Le conflit pour le second tour du poste de gouverneur de La Paz, en Bolivie, se poursuit malgré le fait que le Tribunal électoral suprême (TSE) ait ratifié sa décision de suspendre le second tour entre les deux candidats ayant obtenu le plus de voix. Cette décision a été adoptée après qu'un des fronts politiques ait refusé sa participation.
La semaine dernière, le parti Nouvelle Génération Patriotique (NGP) a refusé de participer au second tour, prévu le 19 avril, en raison de prétendues divergences avec son propre candidat René Yahuasi, qui a obtenu la deuxième place (9,1%) lors du scrutin du 22 mars.
Selon le candidat, la décision a été prise contre sa volonté et il réclame son droit de participer au second tour. « Ce qui est en jeu, c'est la démocratie.
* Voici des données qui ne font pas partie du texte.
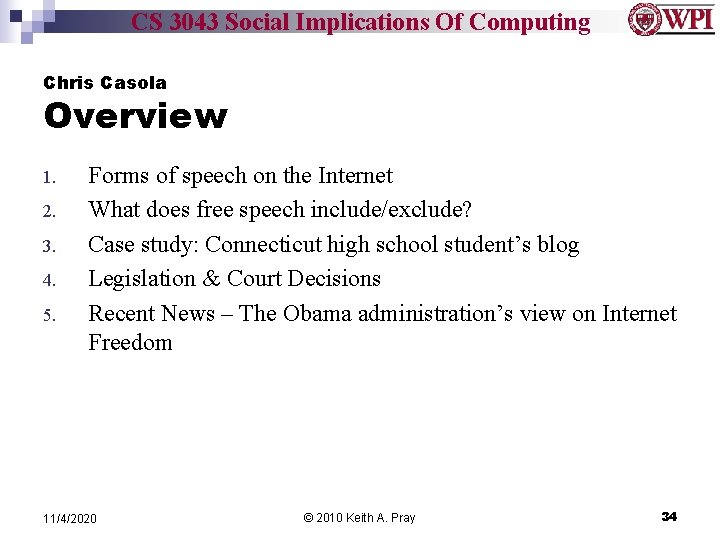 CS 3043 Social Implications Of Computing

WPI

Chris Casola
Overview

1. Forms of speech on the Internet
2. What does free speech include/exclude?
3. Case study: Connecticut high school student's blog
4. Legislation & Court Decisions
5. Recent News – The Obama administration's view on Internet Freedom

11/4/2020 © 2010 Keith A. Pray 34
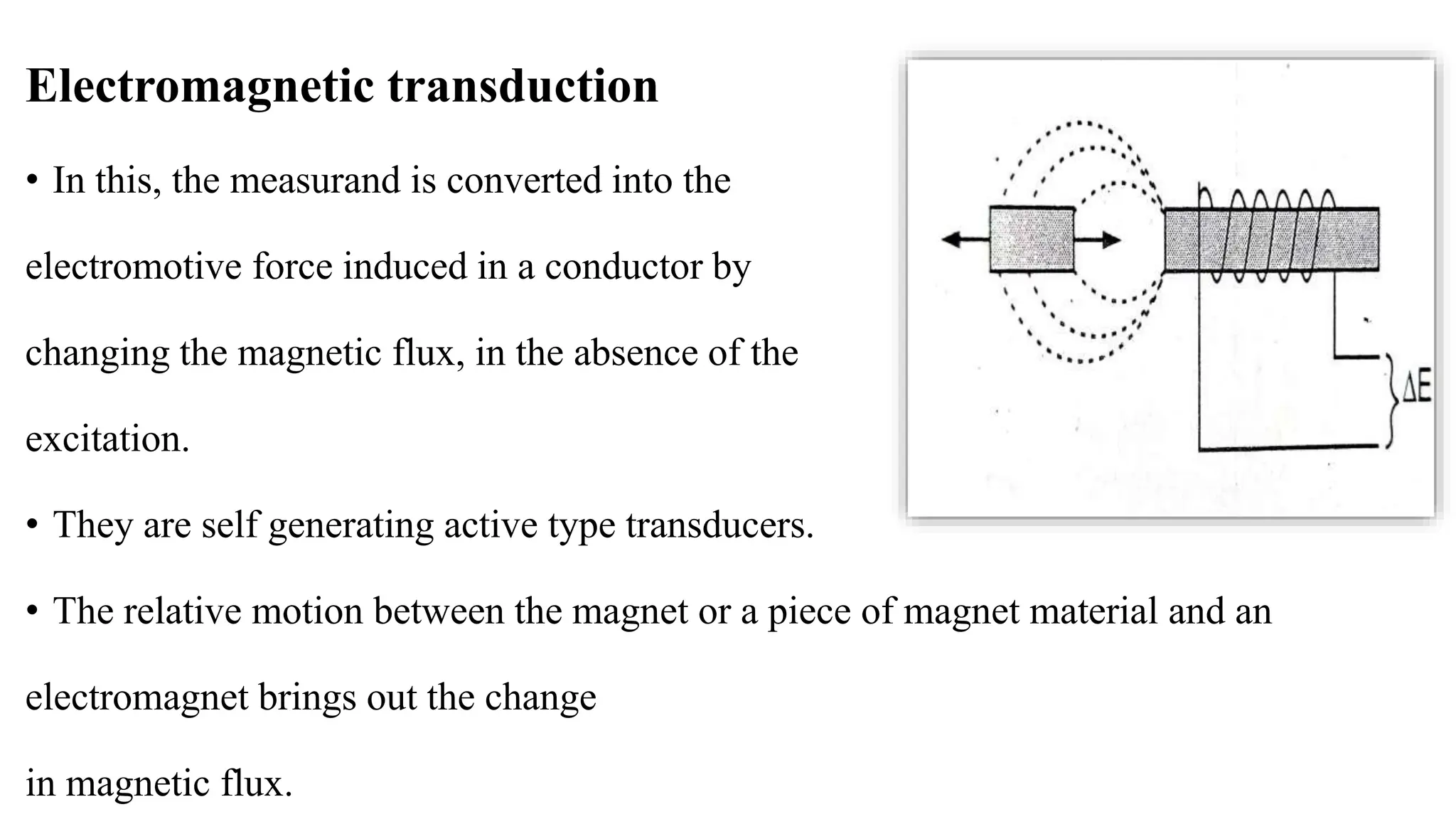 Electromagnetic transduction

• In this, the measurand is converted into the electromotive force induced in a conductor by changing the magnetic flux, in the absence of the excitation.

• They are self generating active type transducers.

• The relative motion between the magnet or a piece of magnet material and an electromagnet brings out the change in magnetic flux.

$\Delta E$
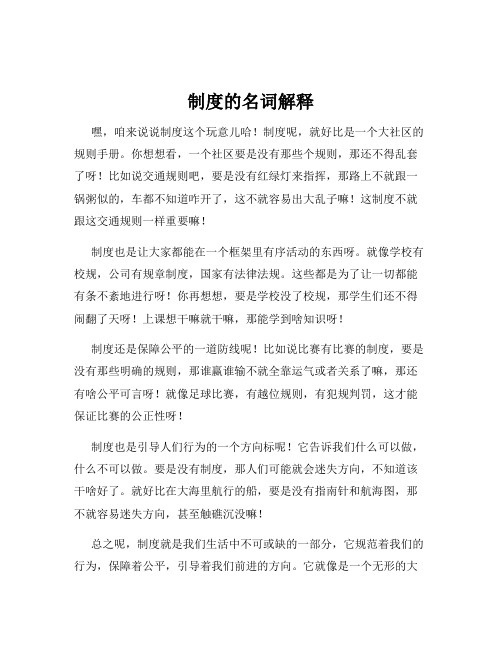 制度的名词解释

嘿，咱来说说制度这个玩意儿哈！制度呢，就好比是一个大社区的规则手册。你想想看，一个社区要是没有那些个规则，那还不得乱套了呀！比如说交通规则吧，要是没有红绿灯来指挥，那路上不就跟一锅粥似的，车都不知道咋开了，这不就容易出大乱子嘛！这制度不就跟这交通规则一样重要嘛！

制度也是让大家都能在一个框架里有序活动的东西呀。就像学校有校规，公司有规章制度，国家有法律法规。这些都是为了让一切都能有条不紊地进行呀！你再想想，要是学校没了校规，那学生们还不得闹翻了天呀！上课想干嘛就干嘛，那能学到啥知识呀！

制度还是保障公平的一道防线呢！比如说比赛有比赛的制度，要是没有那些明确的规则，那谁赢谁输不就全靠运气或者关系了嘛，那还有啥公平可言呀！就像足球比赛，有越位规则，有犯规判罚，这才能保证比赛的公正性呀！

制度也是引导人们行为的一个方向标呢！它告诉我们什么可以做，什么不可以做。要是没有制度，那人们可能就会迷失方向，不知道该干啥好了。就好比在大海里航行的船，要是没有指南针和航海图，那不就容易迷失方向，甚至触礁沉没嘛！

总之呢，制度就是我们生活中不可或缺的一部分，它规范着我们的行为，保障着公平，引导着我们前进的方向。它就像是一个无形的大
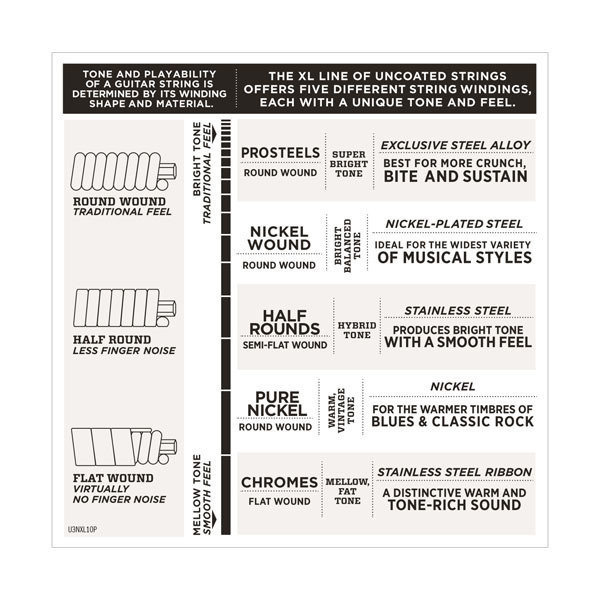 TONE AND PLAYABILITY OF A GUITAR STRING IS DETERMINED BY ITS WINDING SHAPE AND MATERIAL.

THE XL LINE OF UNCOATED STRINGS OFFERS FIVE DIFFERENT STRING WINDINGS, EACH WITH A UNIQUE TONE AND FEEL.

ROUND WOUND
TRADITIONAL FEEL

HALF ROUND
LESS FINGER NOISE

FLAT WOUND
VIRTUALLY NO FINGER NOISE

U3NXL10P

BRIGHT TONE
TRADITIONAL FEEL

MELLOW TONE
SMOOTH FEEL

PROSTEELS
ROUND WOUND
SUPER BRIGHT TONE
EXCLUSIVE STEEL ALLOY
BEST FOR MORE CRUNCH, BITE AND SUSTAIN

NICKEL WOUND
ROUND WOUND
BRIGHT BALANCED TONE
NICKEL-PLATED STEEL
IDEAL FOR THE WIDEST VARIETY OF MUSICAL STYLES

HALF ROUNDS
SEMI-FLAT WOUND
HYBRID TONE
STAINLESS STEEL
PRODUCES BRIGHT TONE WITH A SMOOTH FEEL

PURE NICKEL
ROUND WOUND
WARM, VINTAGE TONE
NICKEL
FOR THE WARMER TIMBRES OF BLUES & CLASSIC ROCK

CHROMES
FLAT WOUND
MELLOW, FAT TONE
STAINLESS STEEL RIBBON
A DISTINCTIVE WARM AND TONE-RICH SOUND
Nous ne pouvons pas permettre aux gens de vouloir établir une démocratie alors qu'ils ont déjà décidé lors des urnes », a déclaré Yahuasi lors d'une conférence de presse.
Avec la suspension du second tour, Luis Revilla – ancien maire et candidat de Patria, l'alliance dirigée par le président Rodrigo Paz – sera proclamé gouverneur, après avoir obtenu 20 % des suffrages valables, le double de celui de Yahuasi, mais loin du pourcentage requis pour gagner au premier tour (50 % des voix ou 40 %, avec dix points d'avance sur le second).

Selon le décompte officiel du TSE, Revilla a obtenu 277.419 des plus de 1,8 million de voix exprimées lors d'un vote dominé par les blancs et les nuls qui l'ont même surpassé en ajoutant près de 24 %.
Les partisans de Yahuasi ont organisé une veillée devant le corps électoral et ont convoqué les dirigeants de divers secteurs à une réunion ce lundi dans la ville d'El Alto, adjacente au siège du gouvernement, pour discuter des actions qu'ils vont entreprendre.
« Le but n'est pas une personne ou un sigle, mais une attaque contre la démocratie. Beaucoup de ceux qui ont participé à cette veillée ne sont affiliés à aucun parti politique (ils sont ici) parce que la démocratie est violée », a-t-il déclaré dans une diffusion sur le portail. Vision360une des personnes qui veillaient ce lundi matin.

L'affaire a également suscité des réactions dans la sphère politique. Jorge Quiroga, ancien président (2001-2002) et leader de l'opposition, a qualifié cette décision de coup porté au système démocratique et a demandé au chef du parti, Edgar Uriona – un migrant bolivien aux États-Unis – de retirer le mémoire présenté et d'autoriser le second tour. De même, le sénateur progouvernemental Wilder Véliz a annoncé qu'il s'adresserait à la justice, affirmant que le droit de plus de deux millions d'électeurs d'élire « librement » leur gouverneur était violé.
Pour sa part, le candidat Revilla a déclaré qu'il poursuivrait sa campagne jusqu'à ce qu'il soit officiellement informé et a déclaré dans une interview au journal Le devoir qu'« il n'a aucun problème » à accéder au second tour.
Ce conflit et d'autres récents lors des élections nationales et régionales ont ouvert le débat sur les règles électorales édictées sous le gouvernement d'Evo Morales (2006-2019), qui autorisent, entre autres, les autorisations tardives et les contestations, et sur les droits politiques des candidats, dont les procédures électorales sont généralement entre les mains des délégués des fronts politiques.